■ **Alıştırma Seti**:
A - Sayfa alıntısındaki şu cümleyi İngilizceye çevirin: "Bu bağlamda; dava konusu ... Genel Kurulu'nun … tarih ve … sayılı kararı ile kabul edilen ... Genel Müdürlüğü Tarifeler ve Abone Hizmetleri Yönetmeliği'nin yürürlükten kaldırılması nedeniyle, Yönetmelik hakkında karar verilmesine hukuken olanak bulunmamakta ise de; Yönetmelik maddeleri dava konusu bireysel işlemin dayanağını oluşturduğundan işin esasının incelenmesi gerekmektedir."
B - Sayfa alıntısında eğik çizgi (/) içeren bütün tarih ve karar sayılarını sıralayın.
C - Sayfa alıntısına göre Mardin Su ve Kanalizasyon İdaresi Genel Müdürlüğü Tarifeler ve Abone Hizmetleri Yönetmeliği'nde "Yürürlükten Kaldırma" başlığını taşıyan madde hangisidir?

■ **Sayfa Alıntısı**:

Aynı Yönetmeliğin "Kaçak ve Usulsüz Su Tüketimi Cezaları" başlıklı 53. maddesinin (2) bendinde; ruhsatlı ve imar mevzuatına uygun yapılarda, ...'nun kaçak su bağlantısı yaparak su kullananların abone olmalarını sağlamak için tek taraflı ve re'sen abone yapabileceği, ancak re'sen sözleşmenin kişiye kazanılmış hak teşkil etmeyeceği hükmüne yer verilmiştir.
HUKUKİ DEĞERLENDİRME:
15/11/2018 tarih ve 2018/6 sayılı Genel Kurul kararı ile Mardin Su ve Kanalizasyon İdaresi Genel Müdürlüğü Tarifeler ve Abone Hizmetleri Yönetmeliği kabul edilmiş olup, anılan Yönetmeliğin "Yürürlükten Kaldırma" başlıklı 62. maddesinde; "... Genel Kurulu'nun 21/05/2014 tarih ve 2014/9 sayılı kararı ile kabul edilen Tarifeler ve Abone Hizmetleri Yönetmeliği ile bu yönetmelikte sonradan yapılan tüm revize işlemleri yürürlükten kaldırılmıştır." düzenlemesi yer almıştır.
Bu bağlamda; dava konusu ... Genel Kurulu'nun … tarih ve … sayılı kararı ile kabul edilen ... Genel Müdürlüğü Tarifeler ve Abone Hizmetleri Yönetmeliği'nin yürürlükten kaldırılması nedeniyle, Yönetmelik hakkında karar verilmesine hukuken olanak bulunmamakta ise de; Yönetmelik maddeleri dava konusu bireysel işlemin dayanağını oluşturduğundan işin esasının incelenmesi gerekmektedir.

■ **Veri İçeriği**:
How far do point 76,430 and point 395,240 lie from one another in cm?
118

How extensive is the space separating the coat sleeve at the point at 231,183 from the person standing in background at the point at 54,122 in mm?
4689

■ **Görev Yanıtları**:
A - In this context, although it is not legally possible to rule on the Regulation because the ... General Directorate Tariffs and Subscriber Services Regulation, adopted by the decision of the ... General Assembly dated … and numbered …, which is the subject of the case, has been repealed, the merits of the matter must be examined since the articles of the Regulation form the basis of the individual act that is the subject of the case.

B - 15/11/2018, 2018/6, 21/05/2014, 2014/9

C - 62. madde.